Camp Olvido

AUTHOR'S NOTES

The Great Central Valley of California has long been a place of vast landholdings and migrant labor, beginning as far back as the nineteenth century.  This is the region that Carey McWilliams wrote about in Factories in the Field and that Paul Taylor depicted in On the Ground in the Thirties.  It’s the region where the photographer Dorothea Lange worked, and where much of John Steinbeck’s great novel The Grapes of Wrath takes place.

The idea for this novella grew from two sources.  First, it grew from the time some years ago when I worked as a volunteer teaching English to recent immigrants in Watsonville, California.  Around that same time, I traveled along the U.S. – Mexican border, interviewing Border Patrol agents, a Coyote, and those seeking to cross into the United States.  I know I would not have been able to write this novella without the stories I heard while teaching and freelancing, and I want to acknowledge all those who spoke to me during those times with such candor and generosity.  If you’re interested in reading the article I wrote for The Chicago Tribune from those travels, it’s available here.

Read my border article, “Crossover Dreams.”

Second, the story grew from some of the reading I’d done while writing The Garden of the World.  Within that novel was the story of a Latino family from Southern California that spent every summer on the road picking fruit as it came into season.  I thought at the time that there was another story I wanted to write from that material.  I’d also grown more aware of the role of the Central Valley in the life of California, and I wanted to include that in my work.  Even today, the Central Valley is a region of large landholdings, many of them owned by investors who live far from the region, and it has pockets of dire poverty.  For those interested, I recommend looking at the work of photographer Matt Black, who provided the cover photo for the book. 

The novella I wrote is set in the 1930s, in the years before the Dust Bowl brought waves of people from the mid-section of the country.  It’s only one story, from a region that has many stories to tell.

+ + + + + + +

> [STATED EXERCISE]
Reproduce everything in the author's notes from "Camp Olvido" down to "Wrath takes place.", word for word.

> [DATA SHOWN]
+ + + + + + +

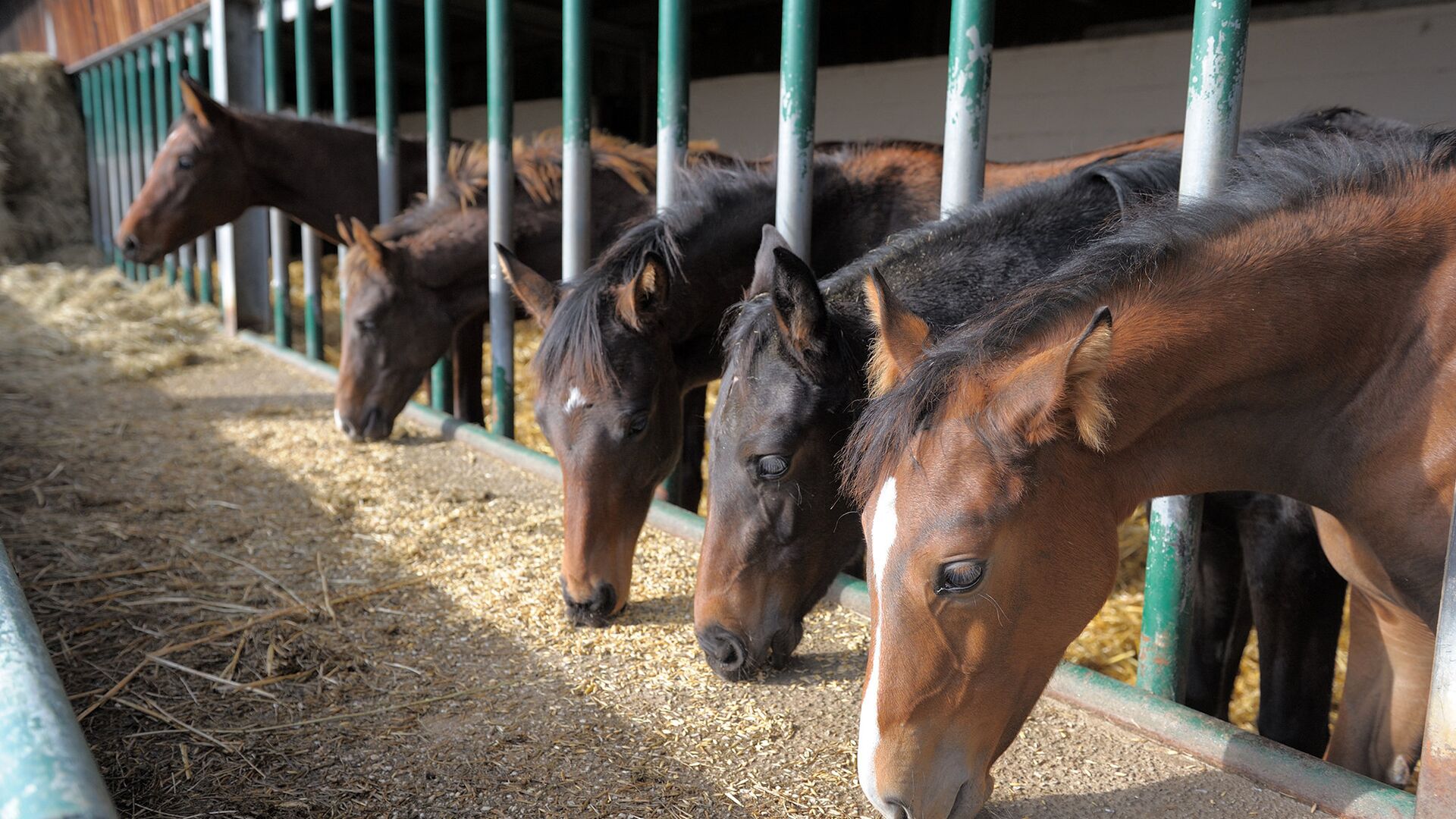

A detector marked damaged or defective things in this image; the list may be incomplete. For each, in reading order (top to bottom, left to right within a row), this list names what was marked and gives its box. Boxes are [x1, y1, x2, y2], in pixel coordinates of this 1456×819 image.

peeling paint on pole [774, 0, 821, 256]
peeling paint on pole [937, 0, 996, 215]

+ + + + + + +

> [SOLVED PROBLEM]
Camp Olvido

AUTHOR'S NOTES

The Great Central Valley of California has long been a place of vast landholdings and migrant labor, beginning as far back as the nineteenth century.  This is the region that Carey McWilliams wrote about in Factories in the Field and that Paul Taylor depicted in On the Ground in the Thirties.  It’s the region where the photographer Dorothea Lange worked, and where much of John Steinbeck’s great novel The Grapes of Wrath takes place.